Desmembramiento familiar

 

Por desgracia, conozco a muchas personas que han firmado el finiquito de su matrimonio y que con diferentes tipos de suerte han intentado que la familia se destruyera lo menos posible. Aunque tenemos que partir desde el punto de inicio que cuando sale a escena el personaje del divorcio, que ahora nos resulta tan moderno, tan común e incluso tan necesario, entre bambalinas ocurre el desmoronamiento violento del puente sobre el que se edifica cualquier familia. Y dicho desmoronamiento es brutal, hace un ruido ensordecedor y todo lo que hay a su alrededor lo deja a rebosar de un polvo espeso. Muchos de los interesados, o mejor dicho, de los actores principales, intentan apuntalar uno a uno y con muchos esfuerzo los sillares del puente, en un intento por evitar, aunque sólo sea de modo temporal, lo que al final y sin duda habrá de dejarse encandilar por la ley de la gravedad. De la gravedad de la tierra y de la gravedad de las heridas que deja a su paso. De ambas.

Hay otros (actores principales) que se reinventan (¡por Dios, cómo odio esa palabra!) y descubren un mundo de oropel, de divorciadas que acaban de teñir sus canas de una rubio platino poligonero y de luces de neón que parpadean con llamativos colores primarios. Pero ese mundo al que dejaron de pertenecer hace demasiados años no los fagocita como hace con los jóvenes, sino que tras las náuseas, las arcadas y por fin el vómito los arroja bien lejos de su punto de partida y directamente a los brazos de los ansiolíticos, de los grupos de terapia y de los psiquiatras de bata blanca y diván de terciopelo.

Es muy seguro que habrá mil tipos más de actores principales, pero pocos, o ninguno, como la familia, ya en fase enfisematosa, que conozco de lejos. Pongo el caso: Matrimonio con dos hijos (¡Qué alegría, ya tenéis la parejita!), que por circunstancias en las que no puedo, ni debo, ni quiero entrar, ponen fin a lo que al principio suponían una historia de amor duradero con final feliz. No sé muy bien cómo, porque carezco de los detalles legales, hacen el reparto de los bienes obtenidos durante el tiempo que dura el sí quiero. Ya saben ustedes (perdón que les hable de usted): la casa del centro de Madrid para mí, la de la playa para ti; el utilitario biplaza para ti, el Mercedes clase A full equip para mí; la ropa de caballero para ti y la de fémina para mí. Y así todo. Y cuando digo todo, es todo. Incluido los niños. El niño para ti, que te has llevado la ropa de caballero y la niña para mí, que me he llevado las faldas, los sujetadores y el resto de la ropa de dama que teníamos en el flamante vestidor de nuestro dormitorio de (¿)matrimonio(?). Tal cual. El padre se ha quedado con el niño y la madre con la niña. Alucinante o alucinógeno. Ambas.

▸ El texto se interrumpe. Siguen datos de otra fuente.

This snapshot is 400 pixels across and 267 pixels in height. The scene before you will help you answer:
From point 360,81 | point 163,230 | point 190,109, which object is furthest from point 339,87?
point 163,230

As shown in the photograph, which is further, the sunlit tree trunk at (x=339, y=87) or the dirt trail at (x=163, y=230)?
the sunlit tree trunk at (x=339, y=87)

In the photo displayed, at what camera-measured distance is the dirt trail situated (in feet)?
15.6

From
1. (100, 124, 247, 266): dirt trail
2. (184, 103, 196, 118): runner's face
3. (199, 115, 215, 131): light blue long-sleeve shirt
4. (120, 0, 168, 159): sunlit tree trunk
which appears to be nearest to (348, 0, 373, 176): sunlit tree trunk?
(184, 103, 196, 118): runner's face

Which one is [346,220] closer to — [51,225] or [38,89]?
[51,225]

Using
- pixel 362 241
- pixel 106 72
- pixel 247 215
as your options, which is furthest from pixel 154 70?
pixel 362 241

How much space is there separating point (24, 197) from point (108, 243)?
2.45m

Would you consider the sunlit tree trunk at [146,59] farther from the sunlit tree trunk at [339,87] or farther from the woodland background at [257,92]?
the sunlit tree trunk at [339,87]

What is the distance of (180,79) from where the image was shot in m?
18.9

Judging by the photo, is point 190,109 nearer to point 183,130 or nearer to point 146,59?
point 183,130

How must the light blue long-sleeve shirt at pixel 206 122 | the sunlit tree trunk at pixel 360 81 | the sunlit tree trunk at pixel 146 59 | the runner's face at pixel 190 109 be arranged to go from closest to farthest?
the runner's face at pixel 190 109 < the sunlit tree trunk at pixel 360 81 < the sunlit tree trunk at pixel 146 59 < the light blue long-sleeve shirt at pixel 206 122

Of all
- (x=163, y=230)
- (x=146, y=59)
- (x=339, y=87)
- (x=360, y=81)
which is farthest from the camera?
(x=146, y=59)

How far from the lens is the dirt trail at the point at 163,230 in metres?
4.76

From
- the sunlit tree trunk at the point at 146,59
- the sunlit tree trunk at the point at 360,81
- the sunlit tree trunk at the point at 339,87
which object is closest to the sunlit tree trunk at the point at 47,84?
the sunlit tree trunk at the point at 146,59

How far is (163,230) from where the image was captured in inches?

Y por lo que se ve sentado sobre las almohadillas del tendido número siete, la faena no se ha tenido que dar nada bien en el ruedo del mano a mano entre ambos diestros (o, más bien, siniestros). Ambos infantes siguen, como sucedía en la plenitud del contrato matrimonial, acudiendo al mismo centro escolar (antiguamente colegio o escuela). Da mucha penita verlos acudir a la puerta en compañía de sus respectivos tutores (porque, al quedarles tan grande la palabra padres, no hay otra manera humana de poderles llamar) y ver cómo no sólo se ha separado un matrimonio y se ha destruido del todo una familia, sino cómo se ha envenenado a dos hermanos pequeños que ni se miran ni, por supuesto, se dirigen la palabra. La diabólica apisonadora del divorcio ha hecho su trabajo de una manera brutal, pero, para él, del todo efectiva. Así, de este modo, del puente sobre el que se edifica el matrimonio y, por ende, la familia, no ha quedado ni el más vago recuerdo.

Y como no hay nada que nos una más que los potentes lazos familiares, cuando estos se desmiembran, sólo queda la intemperie. Y la intemperie es el frío que nos cala los huesos, que nos deja tirados por el suelo y a una deriva de la que siempre alguno sacará rédito. Un rédito que por cada familia destruida suman muchos miles de réditos. Y esos réditos no son otros que la manipulación cobarde, vil y diabólica que, del que no tiene maromas que se anuden al buen puerto de la familia, cualquiera con visos de poder hace de él.